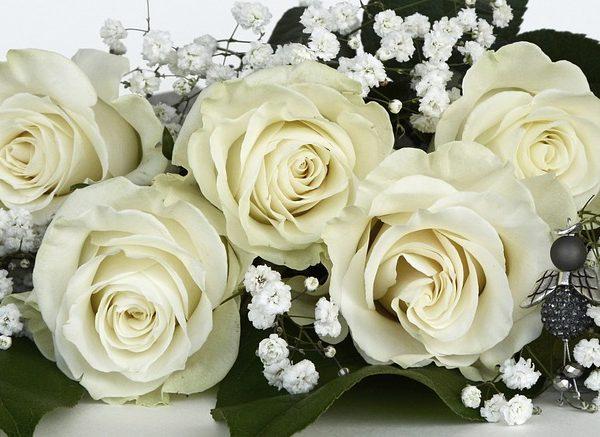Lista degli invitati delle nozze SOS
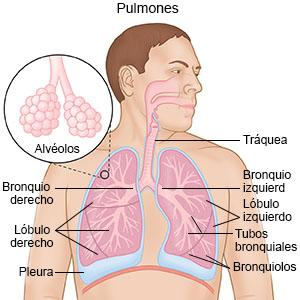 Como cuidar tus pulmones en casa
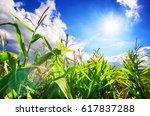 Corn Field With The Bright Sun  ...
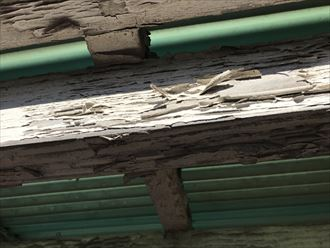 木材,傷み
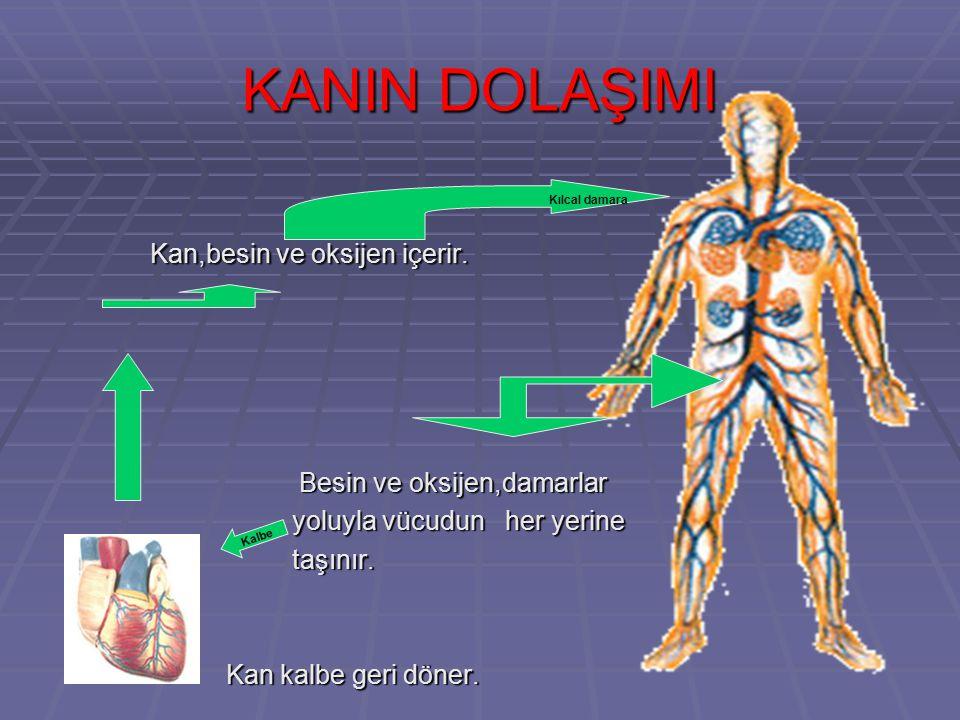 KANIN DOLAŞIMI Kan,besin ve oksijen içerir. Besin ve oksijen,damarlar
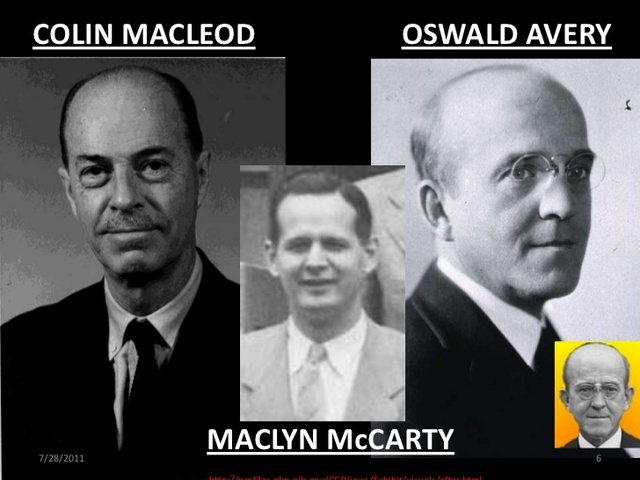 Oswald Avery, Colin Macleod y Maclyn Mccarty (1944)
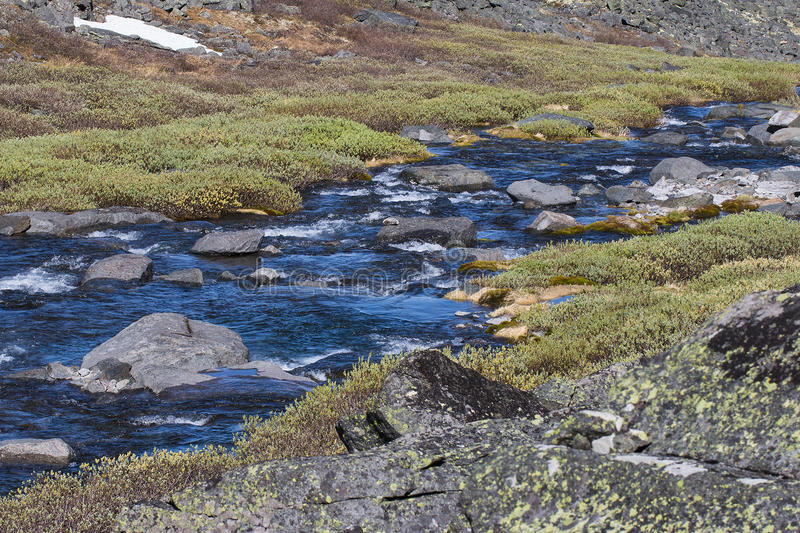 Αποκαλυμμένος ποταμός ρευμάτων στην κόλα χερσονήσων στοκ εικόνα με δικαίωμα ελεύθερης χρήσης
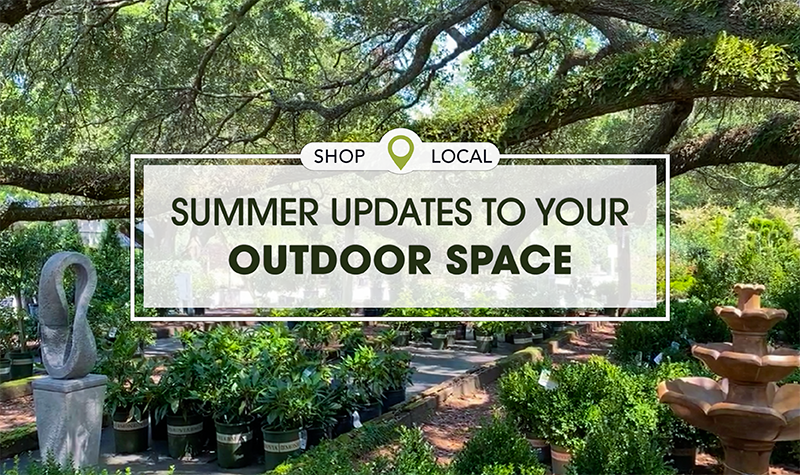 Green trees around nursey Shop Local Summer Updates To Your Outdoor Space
══════════
▸ **What to do**
Without altering anything, output all the lines above but none of the images.

▸ **Completed task**
Lista degli invitati delle nozze SOS
 Como cuidar tus pulmones en casa
 Corn Field With The Bright Sun  ...
 木材,傷み
 KANIN DOLAŞIMI Kan,besin ve oksijen içerir. Besin ve oksijen,damarlar
 Oswald Avery, Colin Macleod y Maclyn Mccarty (1944)
 Αποκαλυμμένος ποταμός ρευμάτων στην κόλα χερσονήσων στοκ εικόνα με δικαίωμα ελεύθερης χρήσης
 Green trees around nursey Shop Local Summer Updates To Your Outdoor Space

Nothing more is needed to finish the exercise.